Ministério da Saúde promoveu em Vitória, nesta segunda (17), oficina para integrar o Programa Especial de Saúde do Rio Doce aos instrumentos municipais de planejamento do SUS.
A proposta apresentada prevê o registro, nos Planos Municipais de Saúde, na Programação Anual em Saúde (PAS) e nos Relatórios de Gestão, das ações previstas, dos valores destinados e da execução dos recursos do PES‑Rio Doce, para ampliar o acompanhamento e a transparência.
O encontro reuniu representantes dos 11 municípios capixabas que integram o programa, do Conselho Estadual de Saúde (CES-ES), da Secretaria de Estado da Saúde do Espírito Santo (SESA-ES), da AgSUS, da Fundação Oswaldo Cruz (Fiocruz) e do Tribunal de Contas do Estado do Espírito Santo (TCE-ES).
André Bonifácio Carvalho, diretor do Departamento de Gestão Interfederativa e Participativa do Ministério da Saúde (DGIP/SE/MS), disse que a integração “fortalece a gestão interfederativa e permite que as ações construídas para o território estejam articuladas ao planejamento do SUS em cada município”.

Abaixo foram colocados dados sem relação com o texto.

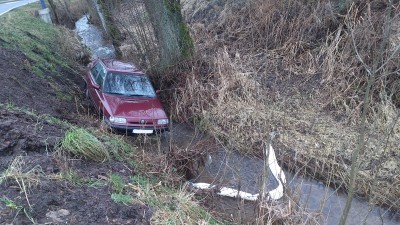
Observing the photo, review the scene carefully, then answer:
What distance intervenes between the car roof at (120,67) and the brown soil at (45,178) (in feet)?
7.58

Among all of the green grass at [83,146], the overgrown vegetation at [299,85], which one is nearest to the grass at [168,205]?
the green grass at [83,146]

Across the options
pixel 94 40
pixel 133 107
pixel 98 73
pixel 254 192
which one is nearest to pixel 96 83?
pixel 98 73

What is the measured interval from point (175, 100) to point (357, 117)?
501 cm

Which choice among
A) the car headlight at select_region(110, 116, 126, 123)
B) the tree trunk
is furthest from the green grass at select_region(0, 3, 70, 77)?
the car headlight at select_region(110, 116, 126, 123)

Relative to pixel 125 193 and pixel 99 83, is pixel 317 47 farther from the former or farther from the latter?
pixel 125 193

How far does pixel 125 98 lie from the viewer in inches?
408

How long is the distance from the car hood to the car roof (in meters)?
1.11

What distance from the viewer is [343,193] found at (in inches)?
341

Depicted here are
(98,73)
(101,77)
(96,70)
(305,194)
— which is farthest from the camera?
(96,70)

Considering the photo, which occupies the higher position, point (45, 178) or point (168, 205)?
point (45, 178)

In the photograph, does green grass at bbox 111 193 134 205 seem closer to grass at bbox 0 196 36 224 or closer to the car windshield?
grass at bbox 0 196 36 224

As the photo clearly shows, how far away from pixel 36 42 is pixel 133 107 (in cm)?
798

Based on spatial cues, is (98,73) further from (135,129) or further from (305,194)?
(305,194)

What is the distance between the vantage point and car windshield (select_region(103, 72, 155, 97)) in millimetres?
10633
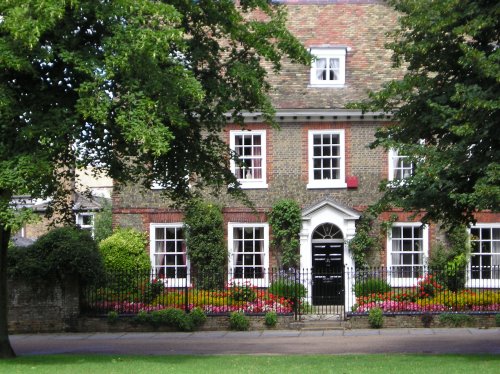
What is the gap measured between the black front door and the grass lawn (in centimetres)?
1094

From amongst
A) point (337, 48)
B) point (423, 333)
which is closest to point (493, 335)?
point (423, 333)

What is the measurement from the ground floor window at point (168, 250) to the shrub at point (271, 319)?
22.3ft

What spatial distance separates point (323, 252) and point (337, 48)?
7442mm

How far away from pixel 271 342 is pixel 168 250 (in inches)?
412

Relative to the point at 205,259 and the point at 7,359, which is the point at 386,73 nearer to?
the point at 205,259

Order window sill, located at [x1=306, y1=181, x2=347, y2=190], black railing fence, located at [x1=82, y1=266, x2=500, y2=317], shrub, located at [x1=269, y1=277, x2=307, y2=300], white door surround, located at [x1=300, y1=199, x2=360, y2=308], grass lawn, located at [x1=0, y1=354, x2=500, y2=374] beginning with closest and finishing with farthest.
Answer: grass lawn, located at [x1=0, y1=354, x2=500, y2=374] → black railing fence, located at [x1=82, y1=266, x2=500, y2=317] → shrub, located at [x1=269, y1=277, x2=307, y2=300] → white door surround, located at [x1=300, y1=199, x2=360, y2=308] → window sill, located at [x1=306, y1=181, x2=347, y2=190]

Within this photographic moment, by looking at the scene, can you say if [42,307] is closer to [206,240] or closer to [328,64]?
[206,240]

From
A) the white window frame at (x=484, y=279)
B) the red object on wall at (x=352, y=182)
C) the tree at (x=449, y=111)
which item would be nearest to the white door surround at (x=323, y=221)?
the red object on wall at (x=352, y=182)

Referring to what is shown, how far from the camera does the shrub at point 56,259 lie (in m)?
27.7

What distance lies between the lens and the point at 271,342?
80.5ft

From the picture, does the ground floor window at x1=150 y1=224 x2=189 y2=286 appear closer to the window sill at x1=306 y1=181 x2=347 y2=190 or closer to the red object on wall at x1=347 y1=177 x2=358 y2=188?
the window sill at x1=306 y1=181 x2=347 y2=190

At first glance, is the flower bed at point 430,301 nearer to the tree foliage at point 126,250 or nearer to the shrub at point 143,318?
the shrub at point 143,318

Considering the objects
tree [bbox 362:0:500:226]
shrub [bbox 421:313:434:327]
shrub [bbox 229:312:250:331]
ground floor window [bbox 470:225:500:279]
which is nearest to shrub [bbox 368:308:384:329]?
shrub [bbox 421:313:434:327]

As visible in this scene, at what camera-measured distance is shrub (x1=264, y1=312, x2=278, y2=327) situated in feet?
90.5
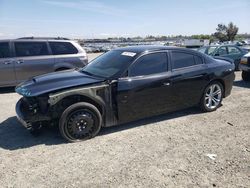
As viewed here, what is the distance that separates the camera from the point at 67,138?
4027mm

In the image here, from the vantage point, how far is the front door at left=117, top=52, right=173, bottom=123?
171 inches

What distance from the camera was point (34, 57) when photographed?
784 centimetres

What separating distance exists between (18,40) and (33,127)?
4659mm

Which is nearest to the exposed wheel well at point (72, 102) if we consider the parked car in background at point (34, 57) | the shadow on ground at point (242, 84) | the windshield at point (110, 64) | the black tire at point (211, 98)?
the windshield at point (110, 64)

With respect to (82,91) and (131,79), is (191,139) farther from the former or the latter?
(82,91)

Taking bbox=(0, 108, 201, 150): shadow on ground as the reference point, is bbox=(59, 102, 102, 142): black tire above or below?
above

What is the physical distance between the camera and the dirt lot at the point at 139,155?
3.02 m

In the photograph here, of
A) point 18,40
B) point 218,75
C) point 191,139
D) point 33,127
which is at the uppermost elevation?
point 18,40

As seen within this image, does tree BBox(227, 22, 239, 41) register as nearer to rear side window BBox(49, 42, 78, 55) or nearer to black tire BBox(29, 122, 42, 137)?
rear side window BBox(49, 42, 78, 55)

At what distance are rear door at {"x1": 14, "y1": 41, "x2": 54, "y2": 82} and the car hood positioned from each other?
3495 millimetres

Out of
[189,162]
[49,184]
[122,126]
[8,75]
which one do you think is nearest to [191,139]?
[189,162]

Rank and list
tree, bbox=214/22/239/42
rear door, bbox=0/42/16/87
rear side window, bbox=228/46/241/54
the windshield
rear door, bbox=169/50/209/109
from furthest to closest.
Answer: tree, bbox=214/22/239/42 → rear side window, bbox=228/46/241/54 → rear door, bbox=0/42/16/87 → rear door, bbox=169/50/209/109 → the windshield

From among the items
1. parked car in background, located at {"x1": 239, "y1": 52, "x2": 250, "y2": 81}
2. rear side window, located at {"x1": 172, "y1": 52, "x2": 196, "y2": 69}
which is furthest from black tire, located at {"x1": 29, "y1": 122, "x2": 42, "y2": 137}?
parked car in background, located at {"x1": 239, "y1": 52, "x2": 250, "y2": 81}

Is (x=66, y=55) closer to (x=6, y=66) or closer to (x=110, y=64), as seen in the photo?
(x=6, y=66)
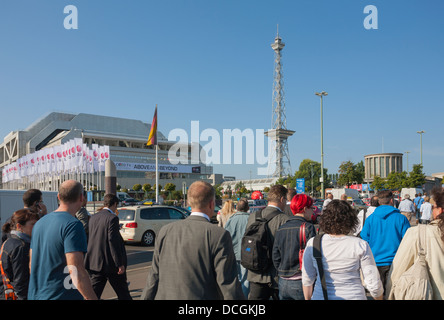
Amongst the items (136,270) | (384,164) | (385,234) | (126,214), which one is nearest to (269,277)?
(385,234)

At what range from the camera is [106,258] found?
5.17 m

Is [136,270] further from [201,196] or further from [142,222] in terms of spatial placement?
[201,196]

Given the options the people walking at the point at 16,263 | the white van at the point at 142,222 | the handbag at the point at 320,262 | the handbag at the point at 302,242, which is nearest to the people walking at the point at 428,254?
the handbag at the point at 320,262

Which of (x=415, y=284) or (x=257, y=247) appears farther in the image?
(x=257, y=247)

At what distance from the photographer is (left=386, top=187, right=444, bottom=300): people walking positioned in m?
2.92

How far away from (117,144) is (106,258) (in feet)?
270

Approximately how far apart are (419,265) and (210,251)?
1660 millimetres

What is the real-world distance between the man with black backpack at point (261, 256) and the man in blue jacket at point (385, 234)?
1.65m

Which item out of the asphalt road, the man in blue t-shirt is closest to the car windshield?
the asphalt road

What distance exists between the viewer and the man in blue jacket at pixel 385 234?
5199mm

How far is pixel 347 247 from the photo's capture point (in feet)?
10.2

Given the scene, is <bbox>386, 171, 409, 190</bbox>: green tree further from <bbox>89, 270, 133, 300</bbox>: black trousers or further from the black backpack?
<bbox>89, 270, 133, 300</bbox>: black trousers

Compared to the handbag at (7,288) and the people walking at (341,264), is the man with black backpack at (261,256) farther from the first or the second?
the handbag at (7,288)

O PES‑Rio Doce foi criado a partir do Acordo Judicial para Reparação Integral e Definitiva relativo ao rompimento da Barragem de Fundão, homologado pelo Supremo Tribunal Federal em 06 de novembro de 2024, e reúne ações de atenção e vigilância em saúde em 49 municípios de Minas Gerais e do Espírito Santo.
As iniciativas do programa são desenvolvidas de forma integrada pela União, estados e municípios e financiadas com recursos privados decorrentes das obrigações previstas no acordo judicial, destinados exclusivamente a ações e serviços públicos de saúde.
No âmbito do PES‑Rio Doce, os municípios elaboram Planos de Ação em Saúde que contemplam, por exemplo, construção e reforma de unidades de saúde, ampliação do acesso a consultas, exames e cirurgias, aquisição de veículos e fortalecimento da vigilância em saúde.
O próximo passo é que os municípios registrem nos instrumentos municipais as ações, os valores e a execução dos recursos do PES‑Rio Doce para que gestores e Conselhos de Saúde possam acompanhar e fiscalizar a aplicação.